- Born: 1983 (age 42–43) New York, United States
- Occupations: Entrepreneur and creative professional
- Years active: 2015-Present
- Notable work: The Crypt Sessions The Angel's Share

= Andrew Ousley =

Entrepreneur and creative professional

Andrew Ousley (born 1983) is an entrepreneur and creative professional, best known as the founder and artistic director of classical music and opera concert series The Crypt Sessions.

== Early life and education ==
Ousley was born in New York City, United States, in 1983. He was introduced to opera by his mother, Mary Ousley, at the age of 16.

== Career ==
In 2015, Ousley founded Unison Media, a public relations and marketing firm. While scouting locations for unconventional performance spaces, Ousley discovered a Crypt Chapel underneath the Church of the Intercession. By the end of 2015, Ousley launched the initial performances of The Crypt Sessions, a classical music concert series held in the Crypt.

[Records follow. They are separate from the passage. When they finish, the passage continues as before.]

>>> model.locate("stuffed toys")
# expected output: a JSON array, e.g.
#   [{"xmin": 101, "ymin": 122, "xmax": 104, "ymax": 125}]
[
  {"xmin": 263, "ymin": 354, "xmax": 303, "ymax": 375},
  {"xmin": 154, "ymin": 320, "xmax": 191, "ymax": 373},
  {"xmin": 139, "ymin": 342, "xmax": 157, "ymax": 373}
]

Ousley has continued to present musical performances at The Church of the Intercession in Manhattan and Green-Wood Cemetery in, with notable invited artists such as The New York Philharmonic, violinist Gil Shaham, opera tenor Lawrence Brownlee, and pianist Conrad Tao.

The Crypt Sessions, an ongoing classical music concert series performed in the crypt of the Church of the Intercession, was launched by Ousley on November 4, 2015, with American composer and pianist Conrad Tao.

In 2018, Ousley launched the Angel's Share, a series of opera and chamber music concerts taking place in the Catacombs of the Green-Wood cemetery. Since 2020, the music concerts have been organized through Ousley's nonprofit company, the Death of Classical.